• [Exercise task] Print every line of the listing below word for word, leaving the pictures out of your answer.

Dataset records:
▼

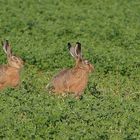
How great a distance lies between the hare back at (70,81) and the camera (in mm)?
11188

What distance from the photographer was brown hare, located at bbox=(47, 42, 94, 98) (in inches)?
440

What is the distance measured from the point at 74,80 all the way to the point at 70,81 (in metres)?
0.08

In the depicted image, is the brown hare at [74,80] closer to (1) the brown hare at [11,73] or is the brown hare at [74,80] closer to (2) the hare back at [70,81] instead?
(2) the hare back at [70,81]

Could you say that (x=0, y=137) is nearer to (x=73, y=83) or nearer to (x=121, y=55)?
(x=73, y=83)

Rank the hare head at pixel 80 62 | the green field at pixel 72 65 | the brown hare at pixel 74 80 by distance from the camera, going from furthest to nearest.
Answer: the hare head at pixel 80 62 → the brown hare at pixel 74 80 → the green field at pixel 72 65

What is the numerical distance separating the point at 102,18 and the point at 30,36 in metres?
3.85

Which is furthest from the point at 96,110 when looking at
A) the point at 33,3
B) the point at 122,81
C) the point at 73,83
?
the point at 33,3

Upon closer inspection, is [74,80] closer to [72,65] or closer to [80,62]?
[80,62]

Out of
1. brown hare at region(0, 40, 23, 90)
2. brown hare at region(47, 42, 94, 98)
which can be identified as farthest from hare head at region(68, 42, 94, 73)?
brown hare at region(0, 40, 23, 90)

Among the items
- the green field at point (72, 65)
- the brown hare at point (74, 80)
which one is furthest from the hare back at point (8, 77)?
the brown hare at point (74, 80)

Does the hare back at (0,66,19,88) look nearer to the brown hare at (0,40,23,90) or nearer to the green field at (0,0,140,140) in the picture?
the brown hare at (0,40,23,90)

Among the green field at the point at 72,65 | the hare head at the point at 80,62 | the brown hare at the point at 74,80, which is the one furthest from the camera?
the hare head at the point at 80,62

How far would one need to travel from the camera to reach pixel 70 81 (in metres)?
11.3

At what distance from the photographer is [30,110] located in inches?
370
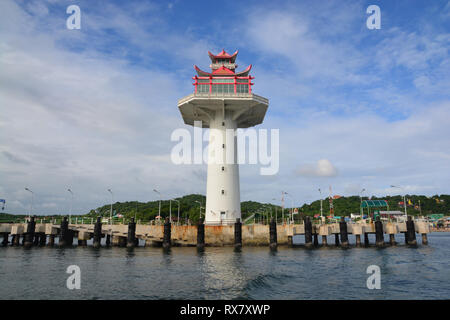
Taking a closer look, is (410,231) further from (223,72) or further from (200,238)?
(223,72)

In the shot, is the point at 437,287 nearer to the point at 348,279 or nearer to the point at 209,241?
the point at 348,279

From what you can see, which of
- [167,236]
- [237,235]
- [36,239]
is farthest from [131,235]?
[36,239]

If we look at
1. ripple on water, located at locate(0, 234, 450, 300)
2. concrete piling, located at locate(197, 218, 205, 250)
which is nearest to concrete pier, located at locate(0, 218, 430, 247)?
concrete piling, located at locate(197, 218, 205, 250)

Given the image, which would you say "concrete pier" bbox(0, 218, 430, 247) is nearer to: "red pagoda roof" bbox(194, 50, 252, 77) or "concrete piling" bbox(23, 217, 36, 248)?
"concrete piling" bbox(23, 217, 36, 248)

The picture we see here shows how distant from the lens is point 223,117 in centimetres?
5197

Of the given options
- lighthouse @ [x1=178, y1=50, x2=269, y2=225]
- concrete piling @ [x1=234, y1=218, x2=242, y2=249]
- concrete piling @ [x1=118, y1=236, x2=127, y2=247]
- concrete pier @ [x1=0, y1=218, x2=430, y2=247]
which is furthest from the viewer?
concrete piling @ [x1=118, y1=236, x2=127, y2=247]

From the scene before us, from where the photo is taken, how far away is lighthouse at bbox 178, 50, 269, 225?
161 feet

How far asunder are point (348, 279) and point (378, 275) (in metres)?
3.11

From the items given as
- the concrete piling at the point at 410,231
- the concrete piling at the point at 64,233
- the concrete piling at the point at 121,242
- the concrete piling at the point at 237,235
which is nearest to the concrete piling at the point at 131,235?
the concrete piling at the point at 121,242

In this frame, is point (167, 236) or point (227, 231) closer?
point (227, 231)

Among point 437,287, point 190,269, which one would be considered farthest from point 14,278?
point 437,287

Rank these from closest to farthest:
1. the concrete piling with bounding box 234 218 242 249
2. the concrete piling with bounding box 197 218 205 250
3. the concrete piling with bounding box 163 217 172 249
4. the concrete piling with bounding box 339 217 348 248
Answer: the concrete piling with bounding box 197 218 205 250 < the concrete piling with bounding box 234 218 242 249 < the concrete piling with bounding box 163 217 172 249 < the concrete piling with bounding box 339 217 348 248

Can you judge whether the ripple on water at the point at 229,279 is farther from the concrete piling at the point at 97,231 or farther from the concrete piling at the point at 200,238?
the concrete piling at the point at 97,231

▲

• [Task answer]
How great a distance lies between the hare back at (70,81) and the camera (in mm)?
11188

What distance from the photographer was brown hare, located at bbox=(47, 42, 94, 98) (in inches)?
440

What is the distance measured from the point at 74,80 all the way to the point at 70,81 (in metres)?
0.08

In the depicted image, is the brown hare at [74,80] closer to (1) the brown hare at [11,73] or is the brown hare at [74,80] closer to (2) the hare back at [70,81] instead?
(2) the hare back at [70,81]

Could you say that (x=0, y=137) is nearer to (x=73, y=83) or nearer to (x=121, y=55)?
(x=73, y=83)

Rank the hare head at pixel 80 62 | the green field at pixel 72 65 | the brown hare at pixel 74 80 by distance from the camera, going from furthest to nearest.
Answer: the hare head at pixel 80 62 → the brown hare at pixel 74 80 → the green field at pixel 72 65

What is the numerical distance separating the point at 102,18 and the point at 30,36 in metres?
3.85

Which is furthest from the point at 96,110 when looking at
A) the point at 33,3
B) the point at 122,81
C) the point at 73,83
?
the point at 33,3

Upon closer inspection, is [74,80] closer to [72,65] or closer to [80,62]?
[80,62]

Out of
1. brown hare at region(0, 40, 23, 90)
2. brown hare at region(47, 42, 94, 98)
which can be identified as farthest from hare head at region(68, 42, 94, 73)?
brown hare at region(0, 40, 23, 90)

Among the items
- the green field at point (72, 65)
- the brown hare at point (74, 80)
which one is furthest from the hare back at point (8, 77)?
the brown hare at point (74, 80)

Does the hare back at (0,66,19,88) look nearer to the brown hare at (0,40,23,90) or nearer to the green field at (0,0,140,140) in the picture?
the brown hare at (0,40,23,90)

Among the green field at the point at 72,65 | the hare head at the point at 80,62 | the brown hare at the point at 74,80, which is the one furthest from the camera?
the hare head at the point at 80,62

How far would one need to travel from the camera to reach pixel 70 81 (in metres)?
11.3

At what distance from the photographer is [30,110] located in inches?
370
Taking a closer look, is (410,231) further from (223,72) or further from (200,238)?
(223,72)

In the shot, is the point at 437,287 nearer to the point at 348,279 or nearer to the point at 209,241?
the point at 348,279

From what you can see, which of
- [167,236]
- [237,235]
- [36,239]
is farthest from [131,235]?
[36,239]

If we look at
1. ripple on water, located at locate(0, 234, 450, 300)
2. concrete piling, located at locate(197, 218, 205, 250)
which is nearest to concrete pier, located at locate(0, 218, 430, 247)?
concrete piling, located at locate(197, 218, 205, 250)

Given the image, which would you say "concrete pier" bbox(0, 218, 430, 247) is nearer to: "red pagoda roof" bbox(194, 50, 252, 77) or "concrete piling" bbox(23, 217, 36, 248)?
"concrete piling" bbox(23, 217, 36, 248)

The picture we see here shows how distant from the lens is point 223,117 in centimetres?
5197

Of the given options
- lighthouse @ [x1=178, y1=50, x2=269, y2=225]
- concrete piling @ [x1=234, y1=218, x2=242, y2=249]
- concrete piling @ [x1=118, y1=236, x2=127, y2=247]
- concrete pier @ [x1=0, y1=218, x2=430, y2=247]
which is furthest from the viewer?
concrete piling @ [x1=118, y1=236, x2=127, y2=247]

From the scene before us, from where the photo is taken, how far away is lighthouse at bbox 178, 50, 269, 225?
161 feet

How far asunder are point (348, 279) and point (378, 275) (in metres)?
3.11

From the items given as
- the concrete piling at the point at 410,231
- the concrete piling at the point at 64,233
- the concrete piling at the point at 121,242
- the concrete piling at the point at 237,235
which is nearest to the concrete piling at the point at 131,235?
the concrete piling at the point at 121,242

In this frame, is point (167, 236) or point (227, 231) closer?
point (227, 231)

Among point 437,287, point 190,269, which one would be considered farthest from point 14,278?
point 437,287

Rank these from closest to farthest:
1. the concrete piling with bounding box 234 218 242 249
2. the concrete piling with bounding box 197 218 205 250
3. the concrete piling with bounding box 163 217 172 249
4. the concrete piling with bounding box 339 217 348 248
Answer: the concrete piling with bounding box 197 218 205 250 < the concrete piling with bounding box 234 218 242 249 < the concrete piling with bounding box 163 217 172 249 < the concrete piling with bounding box 339 217 348 248

Can you judge whether the ripple on water at the point at 229,279 is farther from the concrete piling at the point at 97,231 or farther from the concrete piling at the point at 200,238?
the concrete piling at the point at 97,231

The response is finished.